The real test would be persuading other shareholders to agree. Short-term holders will surely tender for a small premium to the market price; long-term devotees of Berkshire culture will hold out as they always have.20 If the latter represent a meaningful portion of the shareholder body, a going-private offer would fail, and the traditionalists would be vindicated. Such a result would be the ultimate validation of the durability of Berkshire culture.
But suppose that proved incorrect: suppose opponents of traditional Berkshire values prevailed, and enough shares were tendered to take Berkshire private. That might do Berkshire a favor as an institution, because it may be better off as a private company owned by its traditional stalwarts than a public one exposed to short-term pressures from analysts and activists. For Berkshire, there are few advantages to being a public company and numerous disadvantages.

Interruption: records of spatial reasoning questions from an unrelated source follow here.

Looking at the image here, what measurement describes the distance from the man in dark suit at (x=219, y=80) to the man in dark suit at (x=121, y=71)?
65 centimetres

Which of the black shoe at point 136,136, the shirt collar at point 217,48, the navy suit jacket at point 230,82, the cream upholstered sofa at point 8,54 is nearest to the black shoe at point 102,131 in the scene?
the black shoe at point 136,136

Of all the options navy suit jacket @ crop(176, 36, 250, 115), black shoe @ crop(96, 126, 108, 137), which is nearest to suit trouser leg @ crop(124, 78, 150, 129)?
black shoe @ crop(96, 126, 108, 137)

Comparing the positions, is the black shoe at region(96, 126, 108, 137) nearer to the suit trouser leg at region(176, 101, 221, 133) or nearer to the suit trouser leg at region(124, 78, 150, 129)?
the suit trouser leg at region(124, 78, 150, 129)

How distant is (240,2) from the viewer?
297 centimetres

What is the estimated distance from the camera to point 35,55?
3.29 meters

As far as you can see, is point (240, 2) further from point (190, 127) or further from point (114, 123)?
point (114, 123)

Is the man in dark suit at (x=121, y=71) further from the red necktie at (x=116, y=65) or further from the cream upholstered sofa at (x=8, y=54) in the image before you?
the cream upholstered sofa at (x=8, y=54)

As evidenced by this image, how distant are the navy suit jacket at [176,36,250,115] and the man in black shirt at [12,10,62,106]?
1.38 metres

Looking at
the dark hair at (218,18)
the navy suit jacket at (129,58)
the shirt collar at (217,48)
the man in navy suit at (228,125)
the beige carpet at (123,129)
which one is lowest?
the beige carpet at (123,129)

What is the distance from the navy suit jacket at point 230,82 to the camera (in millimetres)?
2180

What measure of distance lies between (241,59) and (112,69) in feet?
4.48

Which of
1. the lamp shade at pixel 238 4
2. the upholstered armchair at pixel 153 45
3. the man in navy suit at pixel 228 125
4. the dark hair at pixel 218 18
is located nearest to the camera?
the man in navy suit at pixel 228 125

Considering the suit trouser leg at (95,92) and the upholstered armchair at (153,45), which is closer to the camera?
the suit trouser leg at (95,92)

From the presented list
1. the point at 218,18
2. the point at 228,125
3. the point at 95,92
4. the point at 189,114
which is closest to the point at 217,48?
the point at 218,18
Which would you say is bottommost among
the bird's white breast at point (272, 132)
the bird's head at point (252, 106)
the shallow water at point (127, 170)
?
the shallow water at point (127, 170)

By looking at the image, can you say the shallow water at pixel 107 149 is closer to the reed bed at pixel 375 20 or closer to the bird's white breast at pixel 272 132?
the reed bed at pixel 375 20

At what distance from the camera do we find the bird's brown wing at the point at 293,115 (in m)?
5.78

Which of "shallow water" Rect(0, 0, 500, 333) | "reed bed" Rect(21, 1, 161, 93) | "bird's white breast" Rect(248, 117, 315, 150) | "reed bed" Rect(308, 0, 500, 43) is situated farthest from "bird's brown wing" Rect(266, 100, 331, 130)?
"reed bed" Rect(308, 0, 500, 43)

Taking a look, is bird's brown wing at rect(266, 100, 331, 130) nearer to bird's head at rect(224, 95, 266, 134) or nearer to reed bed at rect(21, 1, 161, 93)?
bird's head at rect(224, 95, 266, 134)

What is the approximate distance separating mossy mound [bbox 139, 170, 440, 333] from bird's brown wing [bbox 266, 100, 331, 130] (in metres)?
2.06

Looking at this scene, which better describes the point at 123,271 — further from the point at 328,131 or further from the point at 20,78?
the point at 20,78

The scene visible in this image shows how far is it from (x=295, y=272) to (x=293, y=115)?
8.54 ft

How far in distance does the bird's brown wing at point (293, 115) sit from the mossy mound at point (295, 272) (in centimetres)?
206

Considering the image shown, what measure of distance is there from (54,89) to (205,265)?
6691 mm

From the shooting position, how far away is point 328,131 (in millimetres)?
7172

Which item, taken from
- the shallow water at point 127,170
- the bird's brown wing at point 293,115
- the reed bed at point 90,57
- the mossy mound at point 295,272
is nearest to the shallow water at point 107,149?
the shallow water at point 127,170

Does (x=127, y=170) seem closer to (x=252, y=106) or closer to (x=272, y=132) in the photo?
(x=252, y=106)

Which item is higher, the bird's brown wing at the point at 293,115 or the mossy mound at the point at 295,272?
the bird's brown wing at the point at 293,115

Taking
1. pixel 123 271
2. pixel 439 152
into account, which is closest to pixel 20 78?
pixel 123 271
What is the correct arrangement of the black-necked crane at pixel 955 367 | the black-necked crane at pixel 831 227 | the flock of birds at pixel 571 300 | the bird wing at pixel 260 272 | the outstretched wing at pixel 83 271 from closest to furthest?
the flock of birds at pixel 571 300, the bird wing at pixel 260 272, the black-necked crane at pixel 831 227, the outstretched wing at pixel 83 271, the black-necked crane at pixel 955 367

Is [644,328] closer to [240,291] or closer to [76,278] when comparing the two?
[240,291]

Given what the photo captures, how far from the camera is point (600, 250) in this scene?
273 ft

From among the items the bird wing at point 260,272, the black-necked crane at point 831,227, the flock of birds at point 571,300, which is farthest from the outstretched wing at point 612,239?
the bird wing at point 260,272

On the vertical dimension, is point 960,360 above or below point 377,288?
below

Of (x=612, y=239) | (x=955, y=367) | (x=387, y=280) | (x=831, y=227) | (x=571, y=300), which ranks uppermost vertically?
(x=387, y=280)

While Berkshire may have gained net advantages from its status as a public company in earlier decades, it is not clear that being public remains beneficial.21 Berkshire does not need the public capital markets, as it is a net supplier of capital, generating vast amounts of it from operations and investing it across wide sectors of the economy. If Berkshire desired external capital, its decentralized structure would pinpoint the particular subsidiary of interest. The subsidiary could go directly to the debt market to supply it, as Berkshire Hathaway Energy and BNSF do.